Spatial relation records
++++++++++++++++++++
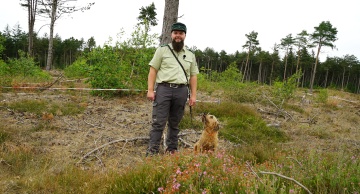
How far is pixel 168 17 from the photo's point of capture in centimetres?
591

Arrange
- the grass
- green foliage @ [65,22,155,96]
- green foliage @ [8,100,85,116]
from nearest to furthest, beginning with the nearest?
the grass
green foliage @ [8,100,85,116]
green foliage @ [65,22,155,96]

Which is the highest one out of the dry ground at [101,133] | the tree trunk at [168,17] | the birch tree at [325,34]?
the birch tree at [325,34]

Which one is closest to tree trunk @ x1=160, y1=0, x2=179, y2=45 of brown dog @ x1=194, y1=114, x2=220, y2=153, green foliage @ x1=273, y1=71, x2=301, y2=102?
brown dog @ x1=194, y1=114, x2=220, y2=153

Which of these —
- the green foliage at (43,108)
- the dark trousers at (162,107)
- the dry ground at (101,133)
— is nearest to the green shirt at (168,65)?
the dark trousers at (162,107)

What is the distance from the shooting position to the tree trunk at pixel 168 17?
19.2 ft

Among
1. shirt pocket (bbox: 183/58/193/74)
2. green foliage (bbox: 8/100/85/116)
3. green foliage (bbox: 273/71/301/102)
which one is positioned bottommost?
green foliage (bbox: 8/100/85/116)

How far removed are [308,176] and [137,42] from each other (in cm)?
728

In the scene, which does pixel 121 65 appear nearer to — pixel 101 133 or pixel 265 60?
pixel 101 133

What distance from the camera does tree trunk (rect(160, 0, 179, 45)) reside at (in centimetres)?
587

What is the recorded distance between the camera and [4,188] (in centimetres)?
256

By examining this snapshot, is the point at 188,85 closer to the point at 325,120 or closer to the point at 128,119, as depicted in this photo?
the point at 128,119

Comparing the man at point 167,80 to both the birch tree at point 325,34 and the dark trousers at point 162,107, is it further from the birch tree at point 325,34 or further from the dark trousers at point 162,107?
the birch tree at point 325,34

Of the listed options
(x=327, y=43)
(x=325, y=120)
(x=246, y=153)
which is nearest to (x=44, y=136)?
(x=246, y=153)

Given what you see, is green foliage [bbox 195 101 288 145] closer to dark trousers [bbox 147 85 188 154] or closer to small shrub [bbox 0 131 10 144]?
dark trousers [bbox 147 85 188 154]
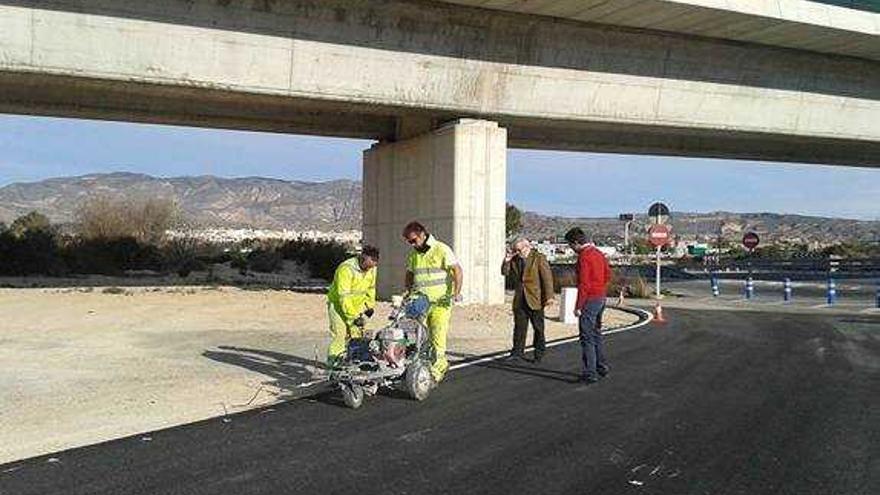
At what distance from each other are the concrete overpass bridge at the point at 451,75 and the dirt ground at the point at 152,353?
4.07 metres

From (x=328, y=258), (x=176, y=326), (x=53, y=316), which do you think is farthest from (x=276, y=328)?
(x=328, y=258)

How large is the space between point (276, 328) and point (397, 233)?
26.1 ft

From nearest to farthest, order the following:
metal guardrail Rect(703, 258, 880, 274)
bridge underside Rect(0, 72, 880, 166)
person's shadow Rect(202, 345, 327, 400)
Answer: person's shadow Rect(202, 345, 327, 400) → bridge underside Rect(0, 72, 880, 166) → metal guardrail Rect(703, 258, 880, 274)

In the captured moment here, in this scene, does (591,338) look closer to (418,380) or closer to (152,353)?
(418,380)

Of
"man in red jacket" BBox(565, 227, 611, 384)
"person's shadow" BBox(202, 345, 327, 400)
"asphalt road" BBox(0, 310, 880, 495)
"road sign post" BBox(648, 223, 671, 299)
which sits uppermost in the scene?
"road sign post" BBox(648, 223, 671, 299)

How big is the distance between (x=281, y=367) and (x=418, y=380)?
10.9ft

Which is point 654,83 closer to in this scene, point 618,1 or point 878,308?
point 618,1

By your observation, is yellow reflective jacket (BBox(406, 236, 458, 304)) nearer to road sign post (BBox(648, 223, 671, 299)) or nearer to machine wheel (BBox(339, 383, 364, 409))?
machine wheel (BBox(339, 383, 364, 409))

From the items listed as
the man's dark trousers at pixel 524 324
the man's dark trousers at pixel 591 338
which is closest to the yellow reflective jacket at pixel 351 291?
the man's dark trousers at pixel 591 338

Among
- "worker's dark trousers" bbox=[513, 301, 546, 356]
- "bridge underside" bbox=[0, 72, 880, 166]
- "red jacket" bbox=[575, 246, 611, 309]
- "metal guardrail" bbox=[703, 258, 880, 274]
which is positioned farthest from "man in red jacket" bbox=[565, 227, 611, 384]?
"metal guardrail" bbox=[703, 258, 880, 274]

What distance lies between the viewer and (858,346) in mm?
15164

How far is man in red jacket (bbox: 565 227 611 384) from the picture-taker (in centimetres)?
1080

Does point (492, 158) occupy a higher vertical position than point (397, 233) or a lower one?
higher

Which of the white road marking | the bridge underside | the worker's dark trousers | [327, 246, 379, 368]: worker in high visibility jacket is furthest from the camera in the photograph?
the bridge underside
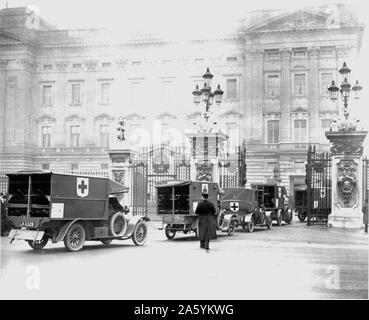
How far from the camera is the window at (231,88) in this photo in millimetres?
48500

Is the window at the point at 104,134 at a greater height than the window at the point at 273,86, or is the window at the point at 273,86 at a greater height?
the window at the point at 273,86

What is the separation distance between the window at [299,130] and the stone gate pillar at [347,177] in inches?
1033

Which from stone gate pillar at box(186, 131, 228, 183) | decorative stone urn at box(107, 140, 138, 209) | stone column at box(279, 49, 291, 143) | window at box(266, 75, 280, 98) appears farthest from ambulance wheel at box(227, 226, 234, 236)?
window at box(266, 75, 280, 98)

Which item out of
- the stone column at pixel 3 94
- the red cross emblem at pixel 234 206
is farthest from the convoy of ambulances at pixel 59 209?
the stone column at pixel 3 94

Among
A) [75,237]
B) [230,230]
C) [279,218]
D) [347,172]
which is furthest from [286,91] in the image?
[75,237]

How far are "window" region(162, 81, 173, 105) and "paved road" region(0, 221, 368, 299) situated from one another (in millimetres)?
33890

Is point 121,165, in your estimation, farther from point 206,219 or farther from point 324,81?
point 324,81

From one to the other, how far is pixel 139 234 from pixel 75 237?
Answer: 2.05 meters

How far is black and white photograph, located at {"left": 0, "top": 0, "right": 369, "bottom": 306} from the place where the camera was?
984 cm

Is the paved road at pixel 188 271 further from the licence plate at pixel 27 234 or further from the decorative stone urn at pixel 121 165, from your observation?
the decorative stone urn at pixel 121 165

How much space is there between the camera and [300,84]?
46219 mm


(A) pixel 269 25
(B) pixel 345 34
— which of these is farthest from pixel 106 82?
(B) pixel 345 34

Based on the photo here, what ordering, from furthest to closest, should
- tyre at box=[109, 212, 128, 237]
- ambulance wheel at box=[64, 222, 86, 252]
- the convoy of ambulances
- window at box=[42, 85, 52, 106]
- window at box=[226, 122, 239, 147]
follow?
window at box=[42, 85, 52, 106]
window at box=[226, 122, 239, 147]
tyre at box=[109, 212, 128, 237]
ambulance wheel at box=[64, 222, 86, 252]
the convoy of ambulances

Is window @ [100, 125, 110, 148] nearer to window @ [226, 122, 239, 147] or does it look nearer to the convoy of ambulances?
window @ [226, 122, 239, 147]
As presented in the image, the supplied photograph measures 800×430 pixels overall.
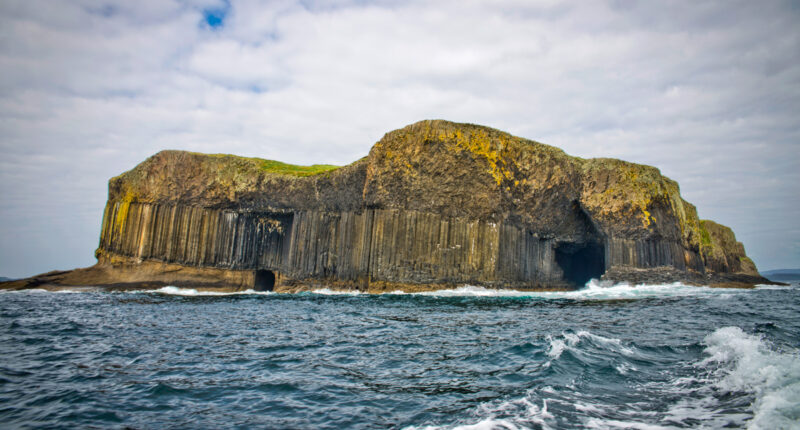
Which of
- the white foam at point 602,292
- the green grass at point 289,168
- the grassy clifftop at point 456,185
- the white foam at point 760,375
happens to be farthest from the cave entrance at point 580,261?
the white foam at point 760,375

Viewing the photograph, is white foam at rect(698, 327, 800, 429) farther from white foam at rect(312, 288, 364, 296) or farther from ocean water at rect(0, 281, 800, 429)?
white foam at rect(312, 288, 364, 296)

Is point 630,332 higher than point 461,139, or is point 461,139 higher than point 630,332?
point 461,139

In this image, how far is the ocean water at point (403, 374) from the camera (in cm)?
561

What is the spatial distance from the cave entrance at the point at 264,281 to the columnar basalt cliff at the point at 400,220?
119mm

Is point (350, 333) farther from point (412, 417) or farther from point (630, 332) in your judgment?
point (630, 332)

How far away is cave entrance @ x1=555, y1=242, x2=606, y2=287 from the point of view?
120 ft

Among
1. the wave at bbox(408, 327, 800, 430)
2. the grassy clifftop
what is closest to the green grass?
the grassy clifftop

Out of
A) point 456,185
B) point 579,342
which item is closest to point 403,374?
point 579,342

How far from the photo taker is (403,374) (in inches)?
309

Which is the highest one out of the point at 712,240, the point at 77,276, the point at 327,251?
the point at 712,240

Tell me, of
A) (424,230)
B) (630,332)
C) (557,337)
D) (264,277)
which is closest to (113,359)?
(557,337)

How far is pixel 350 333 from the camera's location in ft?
40.4

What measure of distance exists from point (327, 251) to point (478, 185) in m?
12.0

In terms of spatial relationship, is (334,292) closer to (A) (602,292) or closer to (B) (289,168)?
(B) (289,168)
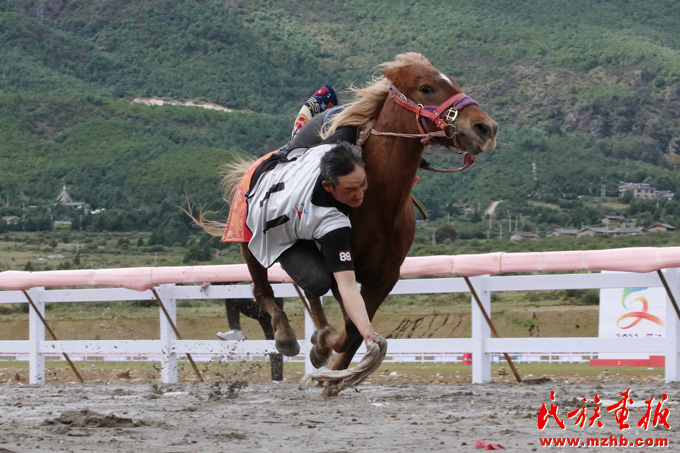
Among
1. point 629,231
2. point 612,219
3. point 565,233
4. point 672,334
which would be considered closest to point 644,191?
point 612,219

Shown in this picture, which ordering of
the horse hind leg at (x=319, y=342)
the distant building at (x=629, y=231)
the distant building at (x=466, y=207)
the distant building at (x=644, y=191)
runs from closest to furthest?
the horse hind leg at (x=319, y=342) < the distant building at (x=629, y=231) < the distant building at (x=466, y=207) < the distant building at (x=644, y=191)

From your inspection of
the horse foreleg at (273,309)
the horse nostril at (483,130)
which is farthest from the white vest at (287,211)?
the horse nostril at (483,130)

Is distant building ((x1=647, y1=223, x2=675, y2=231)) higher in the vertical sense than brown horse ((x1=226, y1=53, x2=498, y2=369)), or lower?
higher

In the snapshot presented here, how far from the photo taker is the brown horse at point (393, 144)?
19.8 feet

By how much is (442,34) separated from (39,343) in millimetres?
108863

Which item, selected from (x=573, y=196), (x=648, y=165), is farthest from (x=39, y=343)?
(x=648, y=165)

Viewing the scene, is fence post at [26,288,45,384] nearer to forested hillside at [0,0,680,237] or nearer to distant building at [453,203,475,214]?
forested hillside at [0,0,680,237]

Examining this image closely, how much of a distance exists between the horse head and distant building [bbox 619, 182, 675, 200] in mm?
69355

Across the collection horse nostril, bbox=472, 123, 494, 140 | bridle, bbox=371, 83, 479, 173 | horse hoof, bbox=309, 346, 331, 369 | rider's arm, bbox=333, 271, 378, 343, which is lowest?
horse hoof, bbox=309, 346, 331, 369

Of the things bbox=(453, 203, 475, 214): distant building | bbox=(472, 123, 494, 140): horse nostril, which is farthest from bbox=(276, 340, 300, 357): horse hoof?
bbox=(453, 203, 475, 214): distant building

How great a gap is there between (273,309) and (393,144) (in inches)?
64.7

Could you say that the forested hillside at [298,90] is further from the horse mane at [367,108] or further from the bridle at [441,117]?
the bridle at [441,117]

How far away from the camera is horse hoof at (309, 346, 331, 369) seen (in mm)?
6758

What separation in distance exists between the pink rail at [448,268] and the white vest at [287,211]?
3590mm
++++++++++++++++++++
[Written exercise] Reproduce the records word for word, starting at the line that contains "Across the collection" and ending at the final line of the records.

[Result of the task]
Across the collection horse nostril, bbox=472, 123, 494, 140 | bridle, bbox=371, 83, 479, 173 | horse hoof, bbox=309, 346, 331, 369 | rider's arm, bbox=333, 271, 378, 343, which is lowest?
horse hoof, bbox=309, 346, 331, 369

Of the things bbox=(453, 203, 475, 214): distant building | bbox=(472, 123, 494, 140): horse nostril, which is farthest from bbox=(276, 340, 300, 357): horse hoof?
bbox=(453, 203, 475, 214): distant building

How great a gap is there between (273,309) and (393,144) (in inches)?
64.7

Could you say that the forested hillside at [298,90] is further from the horse mane at [367,108] or further from the bridle at [441,117]?
the bridle at [441,117]

How far away from the camera is horse hoof at (309, 346, 331, 369) seen (in mm)?
6758

What separation in distance exists between the pink rail at [448,268] and the white vest at [287,211]?
3590mm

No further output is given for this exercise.